Besides the banquet, Guthman said, the approximately 75 current club members are engaged in various other activities to keep Sutherland’s work and spirit alive on campus and in the neighboring Washington, D.C., community.

He said in the 2016 fall semester, members will go knocking on doors for the campaign of the Democratic presidential candidate — a process that will be aided by setting up new software that will create an updated database.

“Kevin was very into technology — he was very knowledgable when it came to social networking as well as software — and we’re gearing our work toward this,” said Guthman, who’s been involved in the club since freshman year. “We want to engage not only the AU community but other schools in the D.C. area.”

Timing is everything

Of course, there is work to be done outside of politics and the presidential race.

“We’re trying to create a week of action that will focus on gun violence and prevention,” Guthman said, targeting the first week of April as a possible time frame.
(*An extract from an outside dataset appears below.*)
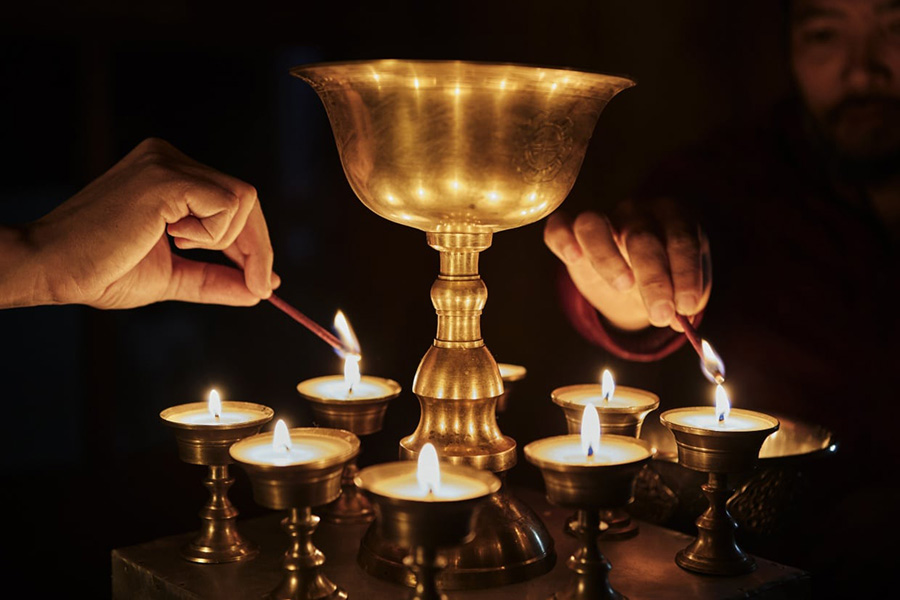 butter lamp - bhutan marriage ritual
“We need to create our position and lobby to both students on campus and those who work in this city,” he said. “It’s definitely the right thing to do and it’s a pivotal time to make it happen.”

That can also be said about AU College Democrats Club’s decision to honor their fallen peer at this year’s banquet, and make sure his name is attached to it forever.

“Perhaps next year’s officers wouldn’t have had the foresight to change the name — maybe too much time would have passed,” Guthman said.

“The outpouring of support from former alumni was incredible,” he added. “It was more populated this year than in previous years and it was tremendous to have the support of the Sutherland family as well as the alumni who had the privilege of knowing Kevin.”

Setting the bar

Like Sutherland, who got involved with the AU College Democrats Club as a freshman in the fall of 2009, Tinker committed to the group as a newcomer to AU and was immediately transfixed by the communication director’s work ethic.

As Doug noted, the club was one of the largest clubs on campus but was “kind of in a rebuilding phase” when Kevin first got involved.

Tinker would never see anything but a well-oiled machine when she signed up in the fall of 2010 — thanks in large part to Sutherland’s unique skill set that included social media, graphics and Web design.

“He set the bar for what it means to be an AU College Democrat,” she said of her late colleague and peer, who served as the club’s social media and web director in his freshman year.

During those first two semester at AU, he completely rebranded the club with a new logo, a new website and blog.

If that wasn’t enough, the Trumbull native designed new membership cards and set up a new list server to communicate with members.

He also used his photographic and videography skills to chronicle club activities before becoming the club’s communications director — a role Tinker would come to inherit.

“He set himself apart from the crowd,” she recalled. “He was really excited to share things he was interested in and teach others, and I think I benefited from that the most.”

She added that Sutherland’s interests ranged beyond the limitations of politics.

“What I think he will be remembered for by all of us is his commitment to local communities in college,” Tinker said. “We will all remember his legacy in different ways, but I think we can all agree he showcased what a student at AU should strive to be.”